I only have 75 roast in one year, but I read my share, used Roastmaster SW, also took notes and cupped all my roasts, and I managed to analyze all my curves.

The strategy I adopted is to simulate a Comercial roast, as near as possible.
Therefore I begin with an operationally heated roaster, that's about 220 to 230C.

For dense beans I'll do 5 minutes dehydrating phase at 220C, then crank up to 237 (looking for a 235C steady curve) to 240 (aiming at 239C).

When I smell that it's going from grassy to roast or pungent (you may also hear cracks ,watch bean expansion and chaff release) means it' beginning 1C, normally about 9 - 10 min, with dense beans.

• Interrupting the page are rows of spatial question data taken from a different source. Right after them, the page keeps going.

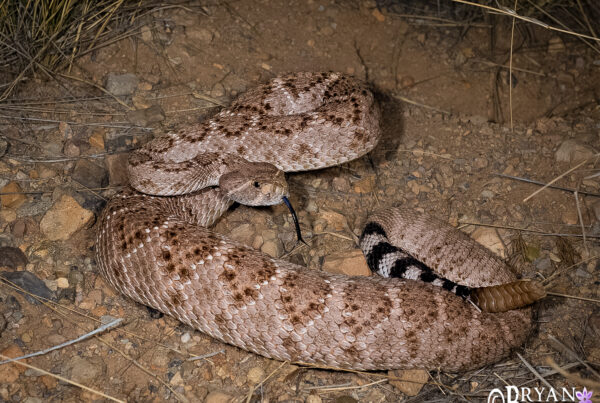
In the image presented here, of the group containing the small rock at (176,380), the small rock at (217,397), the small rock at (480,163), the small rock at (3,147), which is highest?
the small rock at (3,147)

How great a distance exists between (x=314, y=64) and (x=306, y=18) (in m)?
0.62

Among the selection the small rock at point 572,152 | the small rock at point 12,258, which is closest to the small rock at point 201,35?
the small rock at point 12,258

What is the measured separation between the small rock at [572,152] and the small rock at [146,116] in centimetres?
344

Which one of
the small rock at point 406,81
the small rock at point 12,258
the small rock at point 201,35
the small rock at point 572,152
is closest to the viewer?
the small rock at point 12,258

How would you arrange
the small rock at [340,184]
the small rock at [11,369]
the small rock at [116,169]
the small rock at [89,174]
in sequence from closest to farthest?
the small rock at [11,369]
the small rock at [89,174]
the small rock at [116,169]
the small rock at [340,184]

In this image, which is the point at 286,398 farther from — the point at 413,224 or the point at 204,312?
the point at 413,224

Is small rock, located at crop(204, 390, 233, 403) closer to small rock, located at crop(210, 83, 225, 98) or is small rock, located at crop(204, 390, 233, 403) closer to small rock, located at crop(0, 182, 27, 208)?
small rock, located at crop(0, 182, 27, 208)

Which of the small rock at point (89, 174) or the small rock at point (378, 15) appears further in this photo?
the small rock at point (378, 15)

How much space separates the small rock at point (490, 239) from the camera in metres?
4.59

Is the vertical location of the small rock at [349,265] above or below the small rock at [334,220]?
below

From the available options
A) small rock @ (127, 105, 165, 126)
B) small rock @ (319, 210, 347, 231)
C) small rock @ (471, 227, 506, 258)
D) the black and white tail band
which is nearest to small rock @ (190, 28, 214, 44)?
small rock @ (127, 105, 165, 126)

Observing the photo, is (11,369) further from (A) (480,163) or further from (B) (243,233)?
(A) (480,163)

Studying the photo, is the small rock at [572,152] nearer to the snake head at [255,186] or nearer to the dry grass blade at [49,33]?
the snake head at [255,186]

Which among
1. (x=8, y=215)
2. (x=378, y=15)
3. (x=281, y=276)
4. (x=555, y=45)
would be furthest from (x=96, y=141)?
(x=555, y=45)
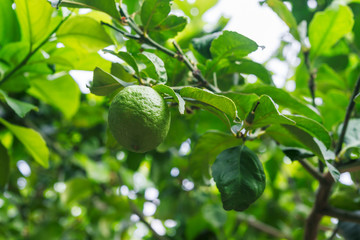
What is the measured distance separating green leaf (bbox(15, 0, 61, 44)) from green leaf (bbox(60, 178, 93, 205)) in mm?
1042

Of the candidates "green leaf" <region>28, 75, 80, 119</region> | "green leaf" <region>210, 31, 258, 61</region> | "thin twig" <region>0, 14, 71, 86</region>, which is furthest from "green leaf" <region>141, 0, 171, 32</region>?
"green leaf" <region>28, 75, 80, 119</region>

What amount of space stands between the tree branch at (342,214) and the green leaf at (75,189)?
1.27 m

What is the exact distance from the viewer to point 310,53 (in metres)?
1.08

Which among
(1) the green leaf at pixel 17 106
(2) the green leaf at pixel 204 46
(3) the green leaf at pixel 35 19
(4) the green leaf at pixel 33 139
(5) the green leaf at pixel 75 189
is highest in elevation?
(3) the green leaf at pixel 35 19

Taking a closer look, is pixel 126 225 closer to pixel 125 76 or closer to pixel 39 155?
pixel 39 155

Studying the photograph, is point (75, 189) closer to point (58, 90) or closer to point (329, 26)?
point (58, 90)

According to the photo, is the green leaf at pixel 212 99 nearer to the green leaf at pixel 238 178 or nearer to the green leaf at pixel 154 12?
the green leaf at pixel 238 178

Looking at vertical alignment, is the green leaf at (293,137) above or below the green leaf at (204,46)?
below

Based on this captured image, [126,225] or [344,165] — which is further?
[126,225]

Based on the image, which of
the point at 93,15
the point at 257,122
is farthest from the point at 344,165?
the point at 93,15

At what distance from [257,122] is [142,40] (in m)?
0.34

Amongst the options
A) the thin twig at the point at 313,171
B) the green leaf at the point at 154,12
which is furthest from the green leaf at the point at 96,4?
the thin twig at the point at 313,171

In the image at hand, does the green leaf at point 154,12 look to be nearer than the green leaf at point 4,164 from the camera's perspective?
Yes

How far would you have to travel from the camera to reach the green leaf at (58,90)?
112 cm
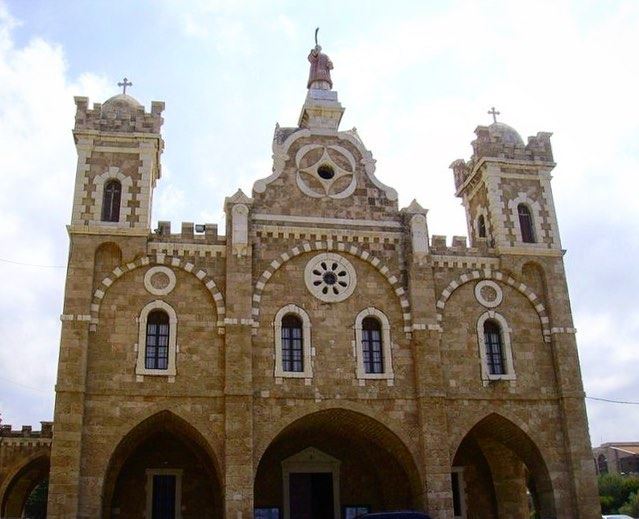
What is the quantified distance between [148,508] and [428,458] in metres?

I'll mark the time and will give about 1 - 2 min to finish the crack (expansion completed, color more even, smell more "roasty", less chaff release) and I'll go down to 225 (gradually, trying not to let it sink much below 225).

Then, by color and smell I'll wait another 3-4min and press the cooler. I'll leave it cooling for about 30 secs, till it gets to 180C and finish cooling outside.


For lower density beans it's the same preparation, begining also at 220, but dehydrating temp set at only 200C (May even be less for very delicate beans).
If beans are older (drier), only for 4 minutes or even less ...
Then I crank up to 234 (aiming at 232) to 237 (aiming at 235), with 1C happening with 7 -9 minutes.
The rest is about the same, I may go down a little with the finishing temp if the roast is going too fast.

I'm quite satisfied now as I finally arrived at my local roasters taste levels, and frequently even better.

BTW, have also been using a handheld digital "laser" thermometer, aiming at the beans and observed that temp beginning with 202 (1C) and going up to 215C during the roast.

The trick is not to pay attention to the instant temp (normally well under) but to the registered Max temp, that appears to have a quite approximate reading with what the Bean Temperature BT, should be at beginning of 1C.

Now, that I feel more confident and learned the taste of some roasted first class beans, I'm preparing myself to roast the higher end beans.